Dylan's Slow Train is in No Hurry on Tempest
The croak of a troubadour who will die if he ever stopped moving cracks through both the pleasant rhythms and bluesy throwaways on "Tempest", Bob Dylan's 35th album. Through the cloak and dagger decades, the most celebrated singer-songwriter of our lifetime has found himself a comfortable nook within the tradition structures of old-time Americana. Juxtaposing Delta blues, New Orleans ragtime, country R&B and swing, Dylan has ridden a high water mark of creativity over the last 15 years. Starting with "Time Out of Mind" and continuing on through "Love and Theft", "Modern Times" and "Together Through Life," Dylan's embarked on a cross country train ride navigating musical territory it seems he was destined to drift into. Yet "Tempest" sees that train beginning to lose just a little bit of steam.
"Duquesne Whistle" opens the record with soft summer lemonade jazz by way of the Mississippi River circa 1938. Dylan's voice creaks out like a corpse emerging from a swampy graveyard on a sunny day. "You say I'm a gambler, you say I'm a pimp, but I ain't neither one," Dylan sings on the track. And he's right; He's both. The songwriter has gambled on his longtime muse of country blues and folk and pimped it out with a mixture of sinister sermon and chicanery charm that only he can provide.

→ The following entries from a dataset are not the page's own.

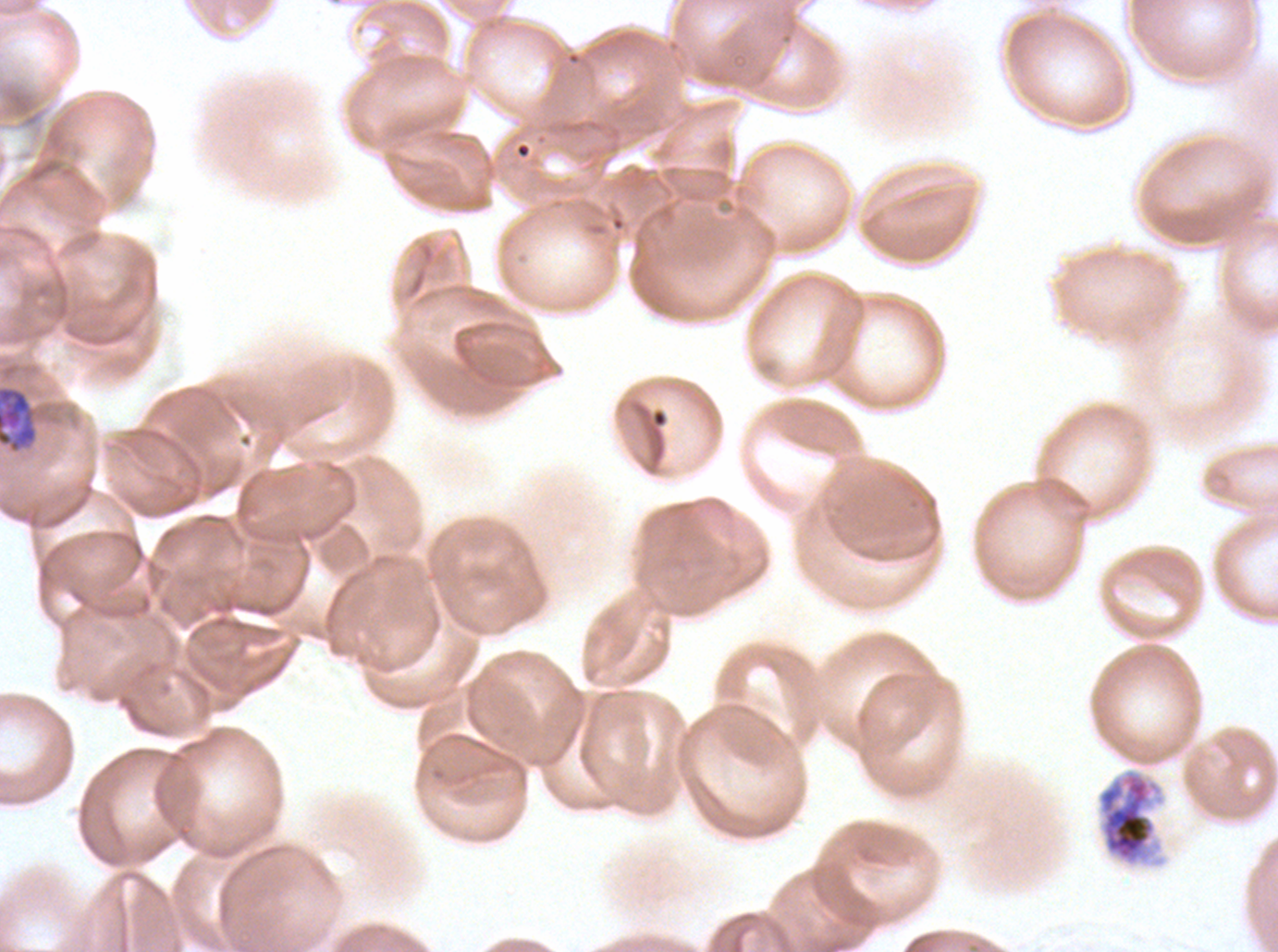
Approximate bounding boxes as [x1, y1, x2, y2] in pixels.
Mid trophozoites: [0, 386, 38, 453].
Late schizonts: [1097, 768, 1163, 867].
No rings, late-ring/early-trophozoite forms, late trophozoites, early schizonts, segmenters, or gametocytes observed.

{
  "image_size": "1278×952 pixels",
  "stain": "Giemsa",
  "life_cycle_stages_observed": "mid trophozoite, late schizont",
  "preparation": "thin blood film",
  "field_of_view": "one sub-image of a larger composite",
  "specimen": "Plasmodium falciparum cultured ex vivo for 24 to 48 hours, from a patient in The Gambia"
}Name the cell type shown.
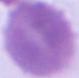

The record continues on like a steamboat lazily floating down the Mississippi. Dylan finds his lyrical inspiration of late in the flutters of an old heart tasting love again anew. "It's after midnight and I don't want nobody but you" he sings in "Soon After Midnight", the album's best cut, a soft ode set to a lyrical slide guitar and a breezy beat that shows Dylan playing to one of his greatest strengths: The melancholy romantic. A wavy tapestry of love and loss plays out as Dylan explains that his "heart is cheerful/it's never fearful." Yet the morbid is never far off from Dylan's vision as he adds a verse concerning a two-timing slim and how he will drag his corpse through the mud. It's this mixture of romance and madness that Dylan plays so well, which has always brought a voodoo vibe with a pulp writer's sense of noir to the music.
Dylan tackles a wide range of topics on "Tempest." "Roll On John," a loose account of John Lennon's life, creeps with a warm heart of praise amid a sparse arrangement. Dylan sings that he "heard the news today, oh boy" as if he wasn't adopting Lennon's immortal opening line to "A Day In The Life" as much as reacting to the news of the singer's death. "Long and Wasted Years" finds Dylan pining for a past love while offering listeners advice on UV rays when he asks, "What are you doing out in the sun anyway? Don't you know the sun can burn your brains out?" (Good looking out, Bob.) On the title track, Dylan spins his web on the tale of the Titanic. Clocking in at almost 14 minutes, the forlorn sea chant gets lost in the details about halfway though and the novelty begins to sink despite the revisionist nod to Leonardo Dicaprio.
Like "Together Through Life," this release includes the obligatory Chicago-style blues throwaways peppered with a few clever couplets tossed in. They aren't weak necessarily (it's difficult to find a Dylan track without at least one quality line), but despite the best efforts from longtime Dylan guitarists Stu Kimball and Charlie Sexton, tracks like "Narrow Way" and "Early Roman Kings," with their roadhouse stomp, sound like tired zombies from some bar band graveyard going at it one more time. It is this style of tune that has permeated the weaker points of Dylan's recent output. Yet as always, one verse takes the song from average to something more powerful. "It a long road, it's a long and narrow way, if I can't work up to you, you'll have to work down to me someday," Dylan sings on "Narrow Way." In any other singer's voice, the lyric would not capture the desolation that Dylan seems so have a stranglehold on. Even on songs with tired rhythms that sit on territory he has mined extensively over the past five albums, Dylan is forever able to sneak a verse in that stands out like laughter at a funeral or death at a wedding.
Throughout his chameleon career, it seems all Dylan really wanted to do, once he shed his various musical epidermises, was be an old blues folk singer. Now that his chronological age has reached the image of his enduring muse, Dylan has come full circle. "I drink my fill and sleep alone, I pay in blood but not my own" Dylan sings in a cracked cadence on "Pay in Blood." Perhaps that is how the 71-year-old songwriter is able to keep going like some Energizer bunny dressed as a strange Civil War Mafioso cowboy singing dirges of violence, passion and tragedy.
"Tempest" doesn't hold up in the second half, falling short of recent classics like "Time out of Mind " and "Modern Times" as a strong salvo coming from an ancient beast. It will never be mentioned among the artist's greatest achievements like "Blonde on Blonde," "Bloods on the Tracks" and "Desire." Yet even though it won't likely be canonized and stalls a times, the self-produced "Tempest" has a menacing charm that sways like a ship of fools stuffed with gamblers, killers and romantics sharing a moment of introspection while drifting down the river in no particular hurry.